On appeal from Superior Court of New Jersey, Law Division, Bergen County.
NOT FOR PUBLICATION WITHOUT THE APPROVAL OF THE APPELLATE DIVISION
Before Judges A. A. Rodriguez and Ashrafi.
Appellant Kenneth Friedman appeals from the August 10, 2011 order of the Law Division denying his application for a permit to carry a concealed handgun in New Jersey. He requested a limited permit authorizing him to carry a handgun as he drives from his home or office in Bergen County, New Jersey, to his job in New York City, where City authorities have previously issued to him a permit to carry a handgun.
In accordance with binding precedent, we affirm the Law Division's order denying the application. At the same time, we recognize the tension between two recent United States Supreme Court decisions interpreting the Second Amendment to the United States Constitution, McDonald v. City of Chicago, ___ U.S. ___, 130 S. Ct. 3020, 177 L. Ed. 2d 894 (2010); District of Columbia v. Heller, 554 U.S. 570, 128 S. Ct. 2783, 171 L. Ed. 2d 637 (2008), and the State precedents we apply in deciding the question on appeal, Burton v. Sills, 53 N.J. 86, 101 (1968), appeal dismissed, 394 U.S. 812, 89 S. Ct. 1486, 22 L. Ed. 2d 748 (1969); Siccardi v. State, 59 N.J. 545 (1971); In re Preis, 118 N.J. 564, 566 (1990). Appellant has not made a constitutional argument on this appeal, and the recent United States Supreme Court decisions do not address directly state gun control laws pertaining to the carrying of concealed weapons. Therefore, we do not analyze the Second Amendment in this appeal, except in recognition of the recent decisions and their potential effect on our State gun control precedents.
The facts relevant to this appeal are essentially undisputed. Appellant is part-owner of a company that owns and operates residential rental buildings in New York City and in New Jersey. As property manager, appellant is responsible for twenty-two rental buildings on 109th Street and fourteen buildings on 49th Street in Manhattan. The neighborhoods at these locations are improving but are still plagued by some criminal activity. Since purchasing the buildings, appellant's company has hired a security firm and installed numerous surveillance cameras and other measures to ensure the safety of tenants and employees. Still, the nature of appellant's job creates potential risks to his personal safety.
Appellant spends more than ten hours per day, Monday through Friday, at his job in New York City. He must also be available on call at other times for quick travel to the City. He works frequently "on the street" and otherwise out of a small basement office in one of the buildings on 109th Street. His duties include responding to tenants' requests, collecting rent, initiating evictions, and investigating violations of lease conditions, prominent among which are use of the apartments by unauthorized persons. Because of the potential threat to his safety in carrying out these duties, appellant received in 2007 an unrestricted permit from New York City authorities to carry a concealed firearm on his person.

→ **Given material**

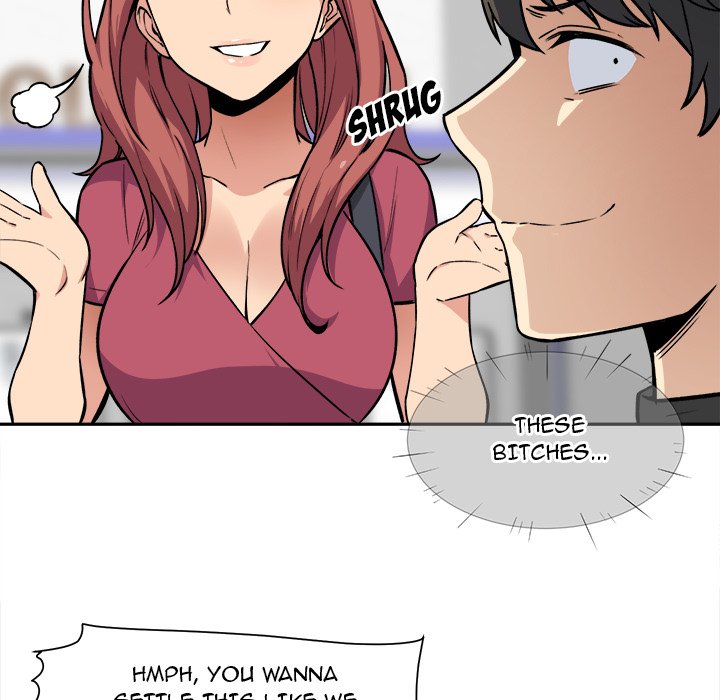 Excuse me, This is my Room - Chapter 24 [photo 66] - MangaPorn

→ **Task instructions**
**A.** In one to three sentences, explain why the court opinion does not analyze the Second Amendment in this appeal.
**B.** Answer these questions from the court opinion:
(i) On what date was the Law Division order that denied the permit issued?
(ii) How many buildings on 49th Street is the appellant responsible for?
(iii) In what year did New York City authorities issue him a permit to carry a concealed firearm?
**C.** Retype the passage of the court opinion between "Appellant spends more" and "on his person.", inclusive.
The data above come from a separate source, not from the court opinion.

→ **Answers by item**
**A.** The appellant made no constitutional argument on appeal, and the recent United States Supreme Court decisions do not directly address state gun control laws on carrying concealed weapons. The court therefore considers those decisions only for their potential effect on the State's gun control precedents.

**B.**
(i) August 10, 2011
(ii) Fourteen
(iii) 2007

**C.**
Appellant spends more than ten hours per day, Monday through Friday, at his job in New York City. He must also be available on call at other times for quick travel to the City. He works frequently "on the street" and otherwise out of a small basement office in one of the buildings on 109th Street. His duties include responding to tenants' requests, collecting rent, initiating evictions, and investigating violations of lease conditions, prominent among which are use of the apartments by unauthorized persons. Because of the potential threat to his safety in carrying out these duties, appellant received in 2007 an unrestricted permit from New York City authorities to carry a concealed firearm on his person.